**What you need to do**.
Leave out the pictures, and retype the remaining data exactly.

(Dataset entries)
○ ○ ○ ○

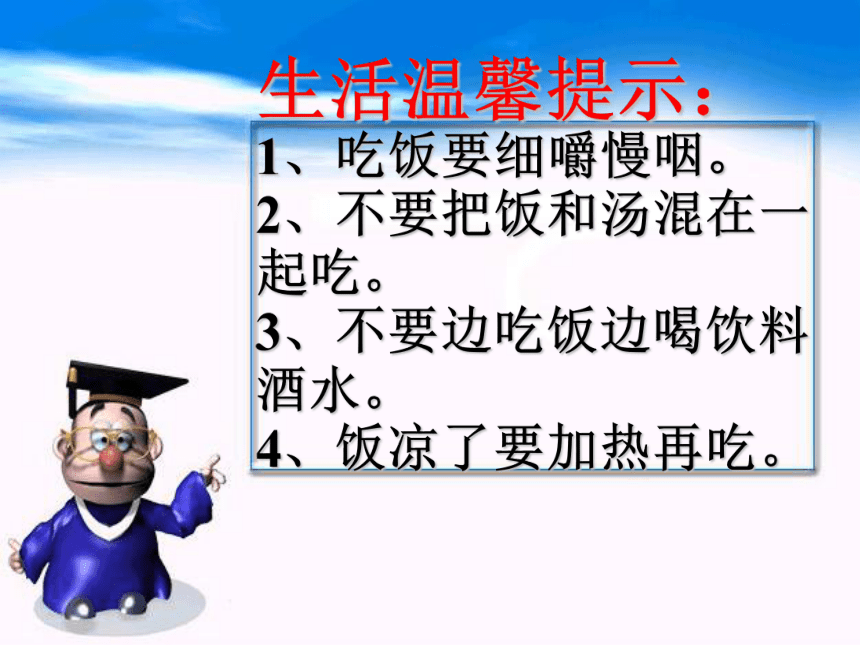 生活温馨提示：

1、吃饭要细嚼慢咽。
2、不要把饭和汤混在一起吃。
3、不要边吃饭边喝饮料酒水。
4、饭凉了要加热再吃。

○ ○ ○ ○

**Written solution**.
 生活温馨提示：

1、吃饭要细嚼慢咽。
2、不要把饭和汤混在一起吃。
3、不要边吃饭边喝饮料酒水。
4、饭凉了要加热再吃。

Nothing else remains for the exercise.